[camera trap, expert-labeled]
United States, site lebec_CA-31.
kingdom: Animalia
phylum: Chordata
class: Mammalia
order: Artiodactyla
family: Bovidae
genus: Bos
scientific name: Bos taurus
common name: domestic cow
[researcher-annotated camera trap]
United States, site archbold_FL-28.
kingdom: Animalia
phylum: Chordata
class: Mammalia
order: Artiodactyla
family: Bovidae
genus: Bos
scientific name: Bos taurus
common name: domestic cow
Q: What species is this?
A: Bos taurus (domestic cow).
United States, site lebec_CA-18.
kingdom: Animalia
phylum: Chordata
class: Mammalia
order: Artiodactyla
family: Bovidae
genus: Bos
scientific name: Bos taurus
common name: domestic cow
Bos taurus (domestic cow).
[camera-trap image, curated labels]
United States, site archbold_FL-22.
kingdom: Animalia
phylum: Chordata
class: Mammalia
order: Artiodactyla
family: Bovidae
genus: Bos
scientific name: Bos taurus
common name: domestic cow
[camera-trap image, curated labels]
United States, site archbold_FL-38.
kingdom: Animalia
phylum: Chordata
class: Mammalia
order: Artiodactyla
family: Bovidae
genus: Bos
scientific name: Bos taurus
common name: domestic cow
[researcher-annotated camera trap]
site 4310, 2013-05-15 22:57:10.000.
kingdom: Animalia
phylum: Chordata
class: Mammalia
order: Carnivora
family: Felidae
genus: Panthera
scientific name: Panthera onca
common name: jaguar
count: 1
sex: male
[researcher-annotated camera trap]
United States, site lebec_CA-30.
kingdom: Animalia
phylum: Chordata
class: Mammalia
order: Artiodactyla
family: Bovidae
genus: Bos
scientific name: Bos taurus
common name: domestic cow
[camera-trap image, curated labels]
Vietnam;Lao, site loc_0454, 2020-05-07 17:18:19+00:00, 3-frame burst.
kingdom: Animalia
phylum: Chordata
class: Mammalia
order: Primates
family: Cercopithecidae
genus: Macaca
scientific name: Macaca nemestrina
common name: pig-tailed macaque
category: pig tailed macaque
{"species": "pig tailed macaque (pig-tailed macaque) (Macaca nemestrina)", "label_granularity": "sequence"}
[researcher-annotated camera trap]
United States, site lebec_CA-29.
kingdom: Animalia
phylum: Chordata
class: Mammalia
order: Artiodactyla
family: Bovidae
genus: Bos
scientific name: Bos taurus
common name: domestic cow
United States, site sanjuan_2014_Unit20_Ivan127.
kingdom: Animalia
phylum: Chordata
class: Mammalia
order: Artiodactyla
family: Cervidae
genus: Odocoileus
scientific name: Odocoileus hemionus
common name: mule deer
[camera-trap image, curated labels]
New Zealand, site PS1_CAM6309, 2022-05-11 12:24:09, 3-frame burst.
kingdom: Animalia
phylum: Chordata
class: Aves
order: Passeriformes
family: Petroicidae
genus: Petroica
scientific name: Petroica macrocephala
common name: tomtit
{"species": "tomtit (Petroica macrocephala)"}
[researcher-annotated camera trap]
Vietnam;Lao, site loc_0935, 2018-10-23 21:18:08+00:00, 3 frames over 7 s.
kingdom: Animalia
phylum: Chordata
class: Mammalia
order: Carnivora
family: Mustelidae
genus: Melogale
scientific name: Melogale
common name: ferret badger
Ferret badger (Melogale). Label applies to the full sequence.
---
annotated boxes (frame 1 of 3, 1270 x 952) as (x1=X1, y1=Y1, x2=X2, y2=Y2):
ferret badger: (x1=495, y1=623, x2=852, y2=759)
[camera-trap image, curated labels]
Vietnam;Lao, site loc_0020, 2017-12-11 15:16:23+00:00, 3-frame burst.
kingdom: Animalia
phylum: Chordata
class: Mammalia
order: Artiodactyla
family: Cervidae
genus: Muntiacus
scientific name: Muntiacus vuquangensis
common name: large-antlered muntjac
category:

• • • • • • •

• _EXERCISE_
Repeat each entry word for word.

• _ANSWER BOX_
[camera trap, expert-labeled]
United States, site lebec_CA-31.
kingdom: Animalia
phylum: Chordata
class: Mammalia
order: Artiodactyla
family: Bovidae
genus: Bos
scientific name: Bos taurus
common name: domestic cow
[researcher-annotated camera trap]
United States, site archbold_FL-28.
kingdom: Animalia
phylum: Chordata
class: Mammalia
order: Artiodactyla
family: Bovidae
genus: Bos
scientific name: Bos taurus
common name: domestic cow
Q: What species is this?
A: Bos taurus (domestic cow).
United States, site lebec_CA-18.
kingdom: Animalia
phylum: Chordata
class: Mammalia
order: Artiodactyla
family: Bovidae
genus: Bos
scientific name: Bos taurus
common name: domestic cow
Bos taurus (domestic cow).
[camera-trap image, curated labels]
United States, site archbold_FL-22.
kingdom: Animalia
phylum: Chordata
class: Mammalia
order: Artiodactyla
family: Bovidae
genus: Bos
scientific name: Bos taurus
common name: domestic cow
[camera-trap image, curated labels]
United States, site archbold_FL-38.
kingdom: Animalia
phylum: Chordata
class: Mammalia
order: Artiodactyla
family: Bovidae
genus: Bos
scientific name: Bos taurus
common name: domestic cow
[researcher-annotated camera trap]
site 4310, 2013-05-15 22:57:10.000.
kingdom: Animalia
phylum: Chordata
class: Mammalia
order: Carnivora
family: Felidae
genus: Panthera
scientific name: Panthera onca
common name: jaguar
count: 1
sex: male
[researcher-annotated camera trap]
United States, site lebec_CA-30.
kingdom: Animalia
phylum: Chordata
class: Mammalia
order: Artiodactyla
family: Bovidae
genus: Bos
scientific name: Bos taurus
common name: domestic cow
[camera-trap image, curated labels]
Vietnam;Lao, site loc_0454, 2020-05-07 17:18:19+00:00, 3-frame burst.
kingdom: Animalia
phylum: Chordata
class: Mammalia
order: Primates
family: Cercopithecidae
genus: Macaca
scientific name: Macaca nemestrina
common name: pig-tailed macaque
category: pig tailed macaque
{"species": "pig tailed macaque (pig-tailed macaque) (Macaca nemestrina)", "label_granularity": "sequence"}
[researcher-annotated camera trap]
United States, site lebec_CA-29.
kingdom: Animalia
phylum: Chordata
class: Mammalia
order: Artiodactyla
family: Bovidae
genus: Bos
scientific name: Bos taurus
common name: domestic cow
United States, site sanjuan_2014_Unit20_Ivan127.
kingdom: Animalia
phylum: Chordata
class: Mammalia
order: Artiodactyla
family: Cervidae
genus: Odocoileus
scientific name: Odocoileus hemionus
common name: mule deer
[camera-trap image, curated labels]
New Zealand, site PS1_CAM6309, 2022-05-11 12:24:09, 3-frame burst.
kingdom: Animalia
phylum: Chordata
class: Aves
order: Passeriformes
family: Petroicidae
genus: Petroica
scientific name: Petroica macrocephala
common name: tomtit
{"species": "tomtit (Petroica macrocephala)"}
[researcher-annotated camera trap]
Vietnam;Lao, site loc_0935, 2018-10-23 21:18:08+00:00, 3 frames over 7 s.
kingdom: Animalia
phylum: Chordata
class: Mammalia
order: Carnivora
family: Mustelidae
genus: Melogale
scientific name: Melogale
common name: ferret badger
Ferret badger (Melogale). Label applies to the full sequence.
---
annotated boxes (frame 1 of 3, 1270 x 952) as (x1=X1, y1=Y1, x2=X2, y2=Y2):
ferret badger: (x1=495, y1=623, x2=852, y2=759)
[camera-trap image, curated labels]
Vietnam;Lao, site loc_0020, 2017-12-11 15:16:23+00:00, 3-frame burst.
kingdom: Animalia
phylum: Chordata
class: Mammalia
order: Artiodactyla
family: Cervidae
genus: Muntiacus
scientific name: Muntiacus vuquangensis
common name: large-antlered muntjac
category:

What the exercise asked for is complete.